What is a Generative AI model doing?
Old school Machine Learning was all about prediction. You’d train a model on a dataset, and use it to predict what’s going to happen when new data enters the fray, like a new day in the stock market or a new image of some corn in your field.
Generative AI is also all about prediction. But instead of predicting a highly scoped, specific thing – like a number, or a yes/no answer – it predicts entire sentences, paragraphs, images, videos, or even audio. It’s trained to generate entire swaths of new data based on your prompts.
So even though the techniques and style have changed quite a bit over the past 5 years, GenAI and old school ML aren’t so far apart; they’re both learning patterns in data, and then using those patterns to do something.
Types of GenAI models
There are a bunch of different types of GenAI models, some of which have been around for a while. You’ve got Generative Adversarial Networks (GANs), where one model creates something and a sister model critiques it. You’ve got Variational Autoencoders (VAEs), which use probability distributions. Then you have Recurrent Neural Networks (RNNs), which is a special type of neural network that predicts sequences of words. There are even more with even longer acronyms.

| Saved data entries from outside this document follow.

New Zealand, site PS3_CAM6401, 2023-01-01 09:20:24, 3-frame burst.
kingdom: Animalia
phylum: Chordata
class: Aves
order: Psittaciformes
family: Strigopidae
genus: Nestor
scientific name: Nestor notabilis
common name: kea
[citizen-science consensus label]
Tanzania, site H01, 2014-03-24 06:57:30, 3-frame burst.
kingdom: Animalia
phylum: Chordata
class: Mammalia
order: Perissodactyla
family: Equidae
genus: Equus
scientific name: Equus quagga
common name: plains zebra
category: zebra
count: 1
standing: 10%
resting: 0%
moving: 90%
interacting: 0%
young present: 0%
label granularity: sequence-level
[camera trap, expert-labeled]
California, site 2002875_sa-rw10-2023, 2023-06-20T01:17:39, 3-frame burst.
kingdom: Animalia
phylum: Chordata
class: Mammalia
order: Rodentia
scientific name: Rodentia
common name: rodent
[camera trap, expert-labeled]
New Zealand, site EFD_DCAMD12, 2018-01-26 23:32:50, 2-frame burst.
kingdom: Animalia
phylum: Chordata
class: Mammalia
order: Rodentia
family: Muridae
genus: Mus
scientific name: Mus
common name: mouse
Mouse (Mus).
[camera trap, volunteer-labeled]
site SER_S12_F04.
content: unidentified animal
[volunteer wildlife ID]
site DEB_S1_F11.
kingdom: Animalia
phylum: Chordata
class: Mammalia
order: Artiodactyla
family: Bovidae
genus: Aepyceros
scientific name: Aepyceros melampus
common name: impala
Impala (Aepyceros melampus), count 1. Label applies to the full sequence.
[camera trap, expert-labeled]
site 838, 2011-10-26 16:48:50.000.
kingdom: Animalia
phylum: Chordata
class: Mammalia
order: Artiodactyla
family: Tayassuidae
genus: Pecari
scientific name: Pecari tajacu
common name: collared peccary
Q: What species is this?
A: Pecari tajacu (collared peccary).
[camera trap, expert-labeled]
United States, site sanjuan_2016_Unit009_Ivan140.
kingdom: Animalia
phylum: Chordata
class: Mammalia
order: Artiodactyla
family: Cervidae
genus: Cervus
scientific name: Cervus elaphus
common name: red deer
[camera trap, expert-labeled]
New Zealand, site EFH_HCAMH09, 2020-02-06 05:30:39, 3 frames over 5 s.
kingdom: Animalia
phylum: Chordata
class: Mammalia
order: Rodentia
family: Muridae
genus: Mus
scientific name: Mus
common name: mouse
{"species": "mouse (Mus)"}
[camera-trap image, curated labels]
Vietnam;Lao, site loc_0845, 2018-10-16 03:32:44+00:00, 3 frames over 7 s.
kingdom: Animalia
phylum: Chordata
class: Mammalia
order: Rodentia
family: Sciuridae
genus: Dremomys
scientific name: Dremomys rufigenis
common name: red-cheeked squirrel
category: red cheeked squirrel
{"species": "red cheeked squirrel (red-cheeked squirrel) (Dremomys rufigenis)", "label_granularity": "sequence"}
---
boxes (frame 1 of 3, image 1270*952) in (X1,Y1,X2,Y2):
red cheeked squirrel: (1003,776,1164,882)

But most of the advances over the past few years have come from two specific types of GenAI models:
- Transformers – mostly for text generation
- Diffusion models – mostly for image and video generation
Like any software system, each has things that it’s good at and things that it’s less good at. Let’s run through each type of model, where they came from, and how they work. In practice, many state of the art models today are using some combination of both.